> [Text provided]:
- Genre: Drama
- Written by: Tom Bradby
- Directed by: Jon Jones
- Starring: Andrew Buchan Rose Leslie Jack Huston Daniel Mays Perdita Weeks Oliver Jackson-Cohen Charles Dance Nicholas Blane Andrew Tiernan
- Composers: Dan Jones Elizabeth Purnell
- Country of origin: United Kingdom
- Original language: English
- No. of series: 1
- No. of episodes: 4

Production
- Executive producers: Lucy Bedford Douglas Rae
- Producer: Gina Cronk
- Running time: 50 minutes (inc adverts)
- Production company: Ecosse Films

Original release
- Network: ITV
- Release: 16 October – 6 November 2014

= The Great Fire (TV series) =

The Great Fire is a four-part television drama first shown on ITV from 16 October to 6 November 2014. It is set during the Great Fire of London in England in 1666. It was written by Tom Bradby and produced by Ecosse Films. Each hour-long (including commercial breaks) episode is set in one day of the fire.

==Plot==
The series portrays events from the points of view of the Farriner family, in whose bakery on Pudding Lane the fire started, and of the royal court in responding to the fire.

The storyline adds depictions never recorded from the real event. The fire was shown as starting when Farriner's daughter left the oven's stoke-hatch open and its fire ejected a hot ember which ignited loose straw on the wooden floor. It suggests Farriner had a contract to supply baked goods to the Royal Navy and was suffering financial difficulties as a result of their persistently delaying payment. It also follows a sub-plot in which there is a suspected Catholic plot to kill King Charles II, in which the Farriners become suspected of complicity.

> [Problem requirements]: According to the text on The Great Fire, please name the family from whose point of view the series portrays events alongside the royal court. The listing that comes after this has nothing to do with the text on The Great Fire.

> [Information supplied]:
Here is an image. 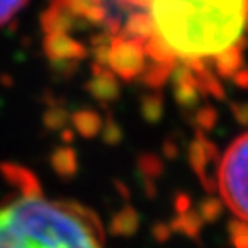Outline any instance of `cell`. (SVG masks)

> [Solution to this exercise]: The Farriner family.